Bentley is a physical hitter and boasts quality intangibles. He started for four years and was a captain for three. Twice he represented Purdue at Big Ten media day. When Purdue was bad, Bentley stood out as a solid performer. When the Boilermakers were good, Bentley was terrific.
At his pro day, Bentley bench-pressed 225 pounds 31 times and ran the 40-yard dash in 4.76 seconds. It’s surprising he hasn’t received any draft buzz, but he’ll make some team very happy this fall.
Pro comparison: Vontaze Burfict
Chris Jones, CB, Nebraska
Nebraska cornerback Chris Jones was an ascending Big Ten player after the 2016 season when he earned honorable mention all-Big Ten honors. Instead, Jones suffered a torn meniscus in his left knee and had surgery in July.
Jones returned late in the season but had little impact. Certainly not like he did as a junior, when he had 3 interceptions — including one for a score — and 37 tackles. He had 2 interceptions as a sophomore with 25 tackles.
Now Jones is relegated to the afterthought pool as if he forgot how to play football. But Jones has the perfect frame to play corner in the NFL. He’s 6-feet and 200 pounds, has long arms and big hands. He ran the 40-yard dash in 4.57 seconds. Jones has a knack for deflecting footballs with 10 pass breakups in 2016. He also can hit.
In a passing league, Jones has the skills, physical gifts and temperament to play cornerback or safety. If he wasn’t injured last summer, it’s likely Jones would be discussed as at least a mid-round pick.

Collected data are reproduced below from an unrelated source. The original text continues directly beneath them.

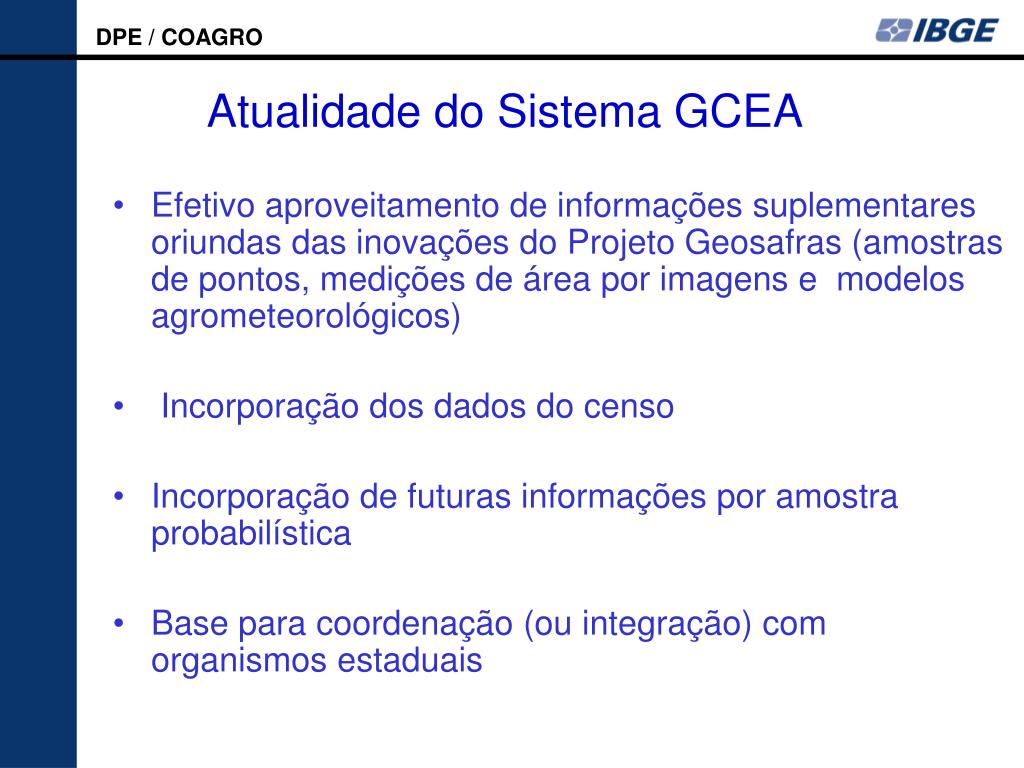 DPE / COAGRO

IBGE

Atualidade do Sistema GCEA

• Efetivo aproveitamento de informações suplementares oriundas das inovações do Projeto Geosafras (amostras de pontos, medições de área por imagens e modelos agrometeorológicos)

• Incorporação dos dados do censo

• Incorporação de futuras informações por amostra probabilística

• Base para coordenação (ou integração) com organismos estaduais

Pro comparison: Chris McAlister
Boone Myers, OL, Iowa
Iowa tackle Boone Myers (6-foot-4½, 309 pounds) was robbed of his best chance to impress pro football scouts by a nasty high-ankle sprain in training camp. Myers took some lumps as a sophomore in replacing Outland Trophy winner Brandon Scherff at left tackle, but battled throughout his career to gain respectability. Last fall was his opportunity to impress scouts and put together a dominating season. Unfortunately, he couldn’t do so on one leg.
By late in his 2016 season, Myers was one of the most physical, nasty blockers in the Big Ten. He was slated to open at left tackle for Iowa as a senior. With the ankle injury, Myers tried to work back into the fold. He couldn’t effectively block edge rushers so moved inside for three starts at left guard. His ankle never improved so he opted for surgery.
At Iowa, left tackle carries an incredible tradition. Regular starters before Myers were Robert Gallery, Marshal Yanda, Bryan Bulaga, Riley Reiff and Scherff. That group includes four first-round picks and the NFL’s best guard over the last decade in Yanda. Myers may not have their skills, but he matches their toughness and is at least an NFL-caliber guard. It’s a surprise nobody sees that in the weeks before the draft.